Porgera landowners blame state for illegal miners

PORGERA landowners blame the state, via the Mineral Resources Authority of Papua New Guinea, for an increase in the number of illegal miners descending on the mine.
Porgera landowners blame state for illegal miners Porgera landowners blame state for illegal miners Porgera landowners blame state for illegal miners Porgera landowners blame state for illegal miners Porgera landowners blame state for illegal miners

While an average of 396 illegal miners trespass on the mine daily, the Porgera Landowners Association said the increase was a by-product of ignorance and a refusal to address the problem proactively.

In a media statement, PLOA chairman Tony Mark Ekepa said issues surrounding the illegal and unauthorised mining activity at the minesite were not a new development and insisted the state was responsible.

"The [Special Mining Lease Landowners Association] through PLOA have always maintained that this kind of illegal activity is manageable through provisions in the Porgera memorandum of agreement review," he said.

"The mutually agreed provision regarding resettlement is capable of addressing the problem.

"Steps have been taken by the stakeholders through the Porgera mine MoA review but that review has been stalled.

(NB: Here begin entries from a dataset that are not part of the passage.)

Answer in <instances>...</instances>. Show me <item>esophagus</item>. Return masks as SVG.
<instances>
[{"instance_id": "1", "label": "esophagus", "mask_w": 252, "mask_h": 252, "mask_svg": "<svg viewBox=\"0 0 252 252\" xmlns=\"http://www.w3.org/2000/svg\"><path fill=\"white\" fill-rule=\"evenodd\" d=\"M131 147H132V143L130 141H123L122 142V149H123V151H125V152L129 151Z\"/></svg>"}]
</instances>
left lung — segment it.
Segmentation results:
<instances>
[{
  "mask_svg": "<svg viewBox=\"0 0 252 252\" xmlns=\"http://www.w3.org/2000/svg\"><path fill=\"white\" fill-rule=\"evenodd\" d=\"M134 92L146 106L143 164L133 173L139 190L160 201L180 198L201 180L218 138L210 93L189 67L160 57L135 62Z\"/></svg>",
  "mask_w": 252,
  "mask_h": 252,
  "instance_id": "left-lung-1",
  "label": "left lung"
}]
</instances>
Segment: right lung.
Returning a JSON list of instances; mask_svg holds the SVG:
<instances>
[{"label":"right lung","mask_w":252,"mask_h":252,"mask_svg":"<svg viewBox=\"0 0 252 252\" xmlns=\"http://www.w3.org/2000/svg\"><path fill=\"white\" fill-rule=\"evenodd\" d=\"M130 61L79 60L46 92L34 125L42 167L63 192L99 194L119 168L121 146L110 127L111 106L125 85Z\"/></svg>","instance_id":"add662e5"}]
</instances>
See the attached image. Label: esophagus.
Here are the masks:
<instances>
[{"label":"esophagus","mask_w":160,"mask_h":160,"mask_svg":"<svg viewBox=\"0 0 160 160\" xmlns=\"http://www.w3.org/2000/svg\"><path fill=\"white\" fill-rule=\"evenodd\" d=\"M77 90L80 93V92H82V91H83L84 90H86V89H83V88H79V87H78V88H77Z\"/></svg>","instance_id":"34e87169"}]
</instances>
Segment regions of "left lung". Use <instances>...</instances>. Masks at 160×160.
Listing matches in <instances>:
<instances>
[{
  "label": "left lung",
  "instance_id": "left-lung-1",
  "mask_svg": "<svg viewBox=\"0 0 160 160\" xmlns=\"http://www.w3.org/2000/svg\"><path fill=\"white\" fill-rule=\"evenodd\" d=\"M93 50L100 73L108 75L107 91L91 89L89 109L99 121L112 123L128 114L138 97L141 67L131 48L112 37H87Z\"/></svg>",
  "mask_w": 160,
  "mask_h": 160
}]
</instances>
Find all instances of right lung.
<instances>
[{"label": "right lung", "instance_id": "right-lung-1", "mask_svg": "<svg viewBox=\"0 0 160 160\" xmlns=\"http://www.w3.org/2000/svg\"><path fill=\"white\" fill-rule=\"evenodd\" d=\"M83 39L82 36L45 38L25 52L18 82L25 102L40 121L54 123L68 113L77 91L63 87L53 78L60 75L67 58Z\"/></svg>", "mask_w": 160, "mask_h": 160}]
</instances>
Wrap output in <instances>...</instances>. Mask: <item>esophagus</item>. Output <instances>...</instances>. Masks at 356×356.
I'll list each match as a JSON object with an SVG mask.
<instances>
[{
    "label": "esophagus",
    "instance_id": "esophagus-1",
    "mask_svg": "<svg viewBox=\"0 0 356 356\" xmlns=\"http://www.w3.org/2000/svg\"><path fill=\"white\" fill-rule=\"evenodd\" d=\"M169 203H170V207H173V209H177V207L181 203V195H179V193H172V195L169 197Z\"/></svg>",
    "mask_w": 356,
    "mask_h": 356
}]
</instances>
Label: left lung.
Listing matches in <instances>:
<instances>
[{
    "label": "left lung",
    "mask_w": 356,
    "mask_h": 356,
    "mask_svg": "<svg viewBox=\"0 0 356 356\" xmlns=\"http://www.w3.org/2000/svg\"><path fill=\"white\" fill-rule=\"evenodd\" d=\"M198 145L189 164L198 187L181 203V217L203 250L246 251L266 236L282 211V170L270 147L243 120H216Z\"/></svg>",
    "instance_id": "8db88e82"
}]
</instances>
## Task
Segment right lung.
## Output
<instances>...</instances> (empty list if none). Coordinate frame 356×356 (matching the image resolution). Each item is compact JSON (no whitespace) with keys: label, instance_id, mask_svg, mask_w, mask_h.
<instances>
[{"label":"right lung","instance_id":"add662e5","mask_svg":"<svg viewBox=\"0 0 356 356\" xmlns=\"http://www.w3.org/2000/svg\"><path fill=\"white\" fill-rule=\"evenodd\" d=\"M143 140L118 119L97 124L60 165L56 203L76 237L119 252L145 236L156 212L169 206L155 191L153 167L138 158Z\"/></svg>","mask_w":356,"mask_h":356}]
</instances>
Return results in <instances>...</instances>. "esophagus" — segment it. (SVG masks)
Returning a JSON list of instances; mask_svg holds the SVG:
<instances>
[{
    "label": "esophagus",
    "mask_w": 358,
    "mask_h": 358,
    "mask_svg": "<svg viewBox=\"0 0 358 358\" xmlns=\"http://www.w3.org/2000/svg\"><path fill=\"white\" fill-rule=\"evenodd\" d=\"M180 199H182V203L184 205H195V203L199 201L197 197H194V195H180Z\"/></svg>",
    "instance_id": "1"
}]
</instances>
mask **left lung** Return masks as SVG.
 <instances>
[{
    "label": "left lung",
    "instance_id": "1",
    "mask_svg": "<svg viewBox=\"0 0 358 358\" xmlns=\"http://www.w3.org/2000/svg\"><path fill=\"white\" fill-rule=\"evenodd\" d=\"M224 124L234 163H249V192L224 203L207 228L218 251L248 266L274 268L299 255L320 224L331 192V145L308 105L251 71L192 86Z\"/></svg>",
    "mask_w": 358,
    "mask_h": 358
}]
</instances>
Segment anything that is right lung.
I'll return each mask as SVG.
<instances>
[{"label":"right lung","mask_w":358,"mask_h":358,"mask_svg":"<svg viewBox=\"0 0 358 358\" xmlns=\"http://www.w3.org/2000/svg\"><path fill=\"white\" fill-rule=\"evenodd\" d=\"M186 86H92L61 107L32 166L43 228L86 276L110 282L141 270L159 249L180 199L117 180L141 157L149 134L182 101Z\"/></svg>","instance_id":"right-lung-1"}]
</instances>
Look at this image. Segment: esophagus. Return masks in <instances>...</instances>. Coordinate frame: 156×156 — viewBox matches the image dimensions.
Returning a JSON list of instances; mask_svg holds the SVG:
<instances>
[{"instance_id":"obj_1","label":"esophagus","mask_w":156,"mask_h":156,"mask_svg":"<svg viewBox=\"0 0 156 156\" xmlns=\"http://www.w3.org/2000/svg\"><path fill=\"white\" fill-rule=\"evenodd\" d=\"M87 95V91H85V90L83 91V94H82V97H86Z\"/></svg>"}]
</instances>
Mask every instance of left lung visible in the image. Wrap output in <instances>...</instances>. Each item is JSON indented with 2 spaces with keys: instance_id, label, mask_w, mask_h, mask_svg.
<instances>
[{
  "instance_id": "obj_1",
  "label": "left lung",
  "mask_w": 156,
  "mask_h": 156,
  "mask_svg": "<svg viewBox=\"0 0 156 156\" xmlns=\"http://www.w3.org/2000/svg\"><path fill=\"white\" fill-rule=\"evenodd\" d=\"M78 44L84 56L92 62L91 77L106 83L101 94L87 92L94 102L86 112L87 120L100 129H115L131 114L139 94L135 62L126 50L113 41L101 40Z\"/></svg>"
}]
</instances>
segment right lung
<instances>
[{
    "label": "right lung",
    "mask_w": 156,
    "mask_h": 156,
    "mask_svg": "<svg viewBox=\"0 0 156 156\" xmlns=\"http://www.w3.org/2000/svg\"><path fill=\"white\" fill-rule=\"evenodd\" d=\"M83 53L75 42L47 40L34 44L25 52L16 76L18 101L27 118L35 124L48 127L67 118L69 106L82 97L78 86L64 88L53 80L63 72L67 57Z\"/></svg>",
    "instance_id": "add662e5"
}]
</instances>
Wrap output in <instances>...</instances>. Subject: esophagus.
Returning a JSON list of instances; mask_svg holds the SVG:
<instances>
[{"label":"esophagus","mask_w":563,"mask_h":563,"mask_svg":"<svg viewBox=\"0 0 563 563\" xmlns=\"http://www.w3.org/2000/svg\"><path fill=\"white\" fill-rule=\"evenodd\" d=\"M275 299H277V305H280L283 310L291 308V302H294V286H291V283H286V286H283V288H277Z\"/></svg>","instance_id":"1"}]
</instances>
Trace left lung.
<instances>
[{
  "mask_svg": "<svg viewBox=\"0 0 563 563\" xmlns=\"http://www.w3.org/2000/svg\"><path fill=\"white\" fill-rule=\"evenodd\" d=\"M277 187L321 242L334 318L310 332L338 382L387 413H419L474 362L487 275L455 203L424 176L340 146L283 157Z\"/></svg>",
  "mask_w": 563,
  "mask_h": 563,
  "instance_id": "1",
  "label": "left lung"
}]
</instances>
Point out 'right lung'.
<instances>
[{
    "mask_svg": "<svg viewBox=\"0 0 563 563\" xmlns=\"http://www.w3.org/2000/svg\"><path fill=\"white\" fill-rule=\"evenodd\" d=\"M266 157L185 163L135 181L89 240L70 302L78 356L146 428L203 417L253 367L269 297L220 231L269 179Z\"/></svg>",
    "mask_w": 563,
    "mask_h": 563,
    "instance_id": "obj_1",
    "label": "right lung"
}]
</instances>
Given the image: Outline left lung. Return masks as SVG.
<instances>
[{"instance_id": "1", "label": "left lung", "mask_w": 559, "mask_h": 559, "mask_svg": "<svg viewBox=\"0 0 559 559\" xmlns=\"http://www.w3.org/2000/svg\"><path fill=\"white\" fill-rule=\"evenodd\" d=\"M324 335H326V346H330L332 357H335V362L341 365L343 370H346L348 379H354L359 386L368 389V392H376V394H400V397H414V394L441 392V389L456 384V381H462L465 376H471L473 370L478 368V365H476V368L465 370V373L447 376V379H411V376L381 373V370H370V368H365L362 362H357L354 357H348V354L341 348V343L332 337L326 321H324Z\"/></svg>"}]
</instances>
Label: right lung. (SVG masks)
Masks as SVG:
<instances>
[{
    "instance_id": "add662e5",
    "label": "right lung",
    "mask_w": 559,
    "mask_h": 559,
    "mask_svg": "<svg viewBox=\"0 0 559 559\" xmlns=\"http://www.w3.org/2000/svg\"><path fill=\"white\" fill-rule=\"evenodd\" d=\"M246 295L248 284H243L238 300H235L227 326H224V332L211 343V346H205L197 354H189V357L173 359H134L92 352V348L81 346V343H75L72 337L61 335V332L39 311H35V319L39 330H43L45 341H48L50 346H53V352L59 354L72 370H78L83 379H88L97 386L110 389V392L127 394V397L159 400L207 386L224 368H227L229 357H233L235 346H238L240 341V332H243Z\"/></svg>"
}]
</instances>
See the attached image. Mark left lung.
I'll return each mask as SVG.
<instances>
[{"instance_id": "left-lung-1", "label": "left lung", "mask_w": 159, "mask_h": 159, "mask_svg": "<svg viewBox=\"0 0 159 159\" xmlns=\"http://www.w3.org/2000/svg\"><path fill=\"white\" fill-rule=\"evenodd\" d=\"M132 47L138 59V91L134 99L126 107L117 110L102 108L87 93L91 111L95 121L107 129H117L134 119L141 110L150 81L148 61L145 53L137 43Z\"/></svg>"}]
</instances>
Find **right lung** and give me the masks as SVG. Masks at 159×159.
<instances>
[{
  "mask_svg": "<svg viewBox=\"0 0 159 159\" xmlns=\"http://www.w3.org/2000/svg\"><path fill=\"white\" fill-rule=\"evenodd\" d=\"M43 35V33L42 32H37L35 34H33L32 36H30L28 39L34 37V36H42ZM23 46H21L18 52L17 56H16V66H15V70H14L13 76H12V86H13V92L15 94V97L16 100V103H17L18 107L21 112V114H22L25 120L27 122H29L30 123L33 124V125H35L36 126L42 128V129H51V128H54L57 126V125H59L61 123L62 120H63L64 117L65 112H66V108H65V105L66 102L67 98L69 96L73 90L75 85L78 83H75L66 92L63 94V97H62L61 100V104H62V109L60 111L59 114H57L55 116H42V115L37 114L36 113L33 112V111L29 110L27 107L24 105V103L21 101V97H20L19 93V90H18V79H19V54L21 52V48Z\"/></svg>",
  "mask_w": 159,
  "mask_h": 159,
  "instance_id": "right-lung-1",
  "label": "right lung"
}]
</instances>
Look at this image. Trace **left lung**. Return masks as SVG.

"The state, through the Mineral Resources Authority, is to be blamed for the recent increase in illegal mining activities for not fast-tracking the MoA review.

"For political convenience, the state has created an unnecessary impasse on the MoA review and illegal activities at the minesite have escalated to a new level as reported by the mine operator."

Ekepa said the landowners, the developer, the national government and the Enga provincial government were all stakeholders that benefited from the Porgera mine.

He said there was no quick fix solution but fast-tracking the MoA review, with a clause on resettlement, would trigger a way forward to eliminate the illegal miner problem.

"The increase in illegal activities at the Porgera minesite is a by-product of ignorance over many years and a refusal to address the problem proactively," Ekepa added.

"The current Porgera MoA review has taken the necessary steps to adequately address the problem with proactive solutions but MoA review impasse caused by the state has triggered the recent increases in illegal activities.

"The state should not overreact to [an] increase in illegal mining activity by deploying mobile police to control the situation.

"It is a problem that needs to be eliminated at the root.

"Simply fast-track the MoA review and the stakeholders in the review will mutually undertake a resettlement program that will address the illegal miner problem once and for all."

A recent statement issued by the MRA confirmed mine owner Barrick Niugini had approached the national government to urgently provide assistance in resolving the law and order issue so the mine could continue its normal operations.

It said the company was concerned at the rate at which illegal miners were operating and the manner of behaviour, adding that the mine could face serious problems - including the shutting down of operations.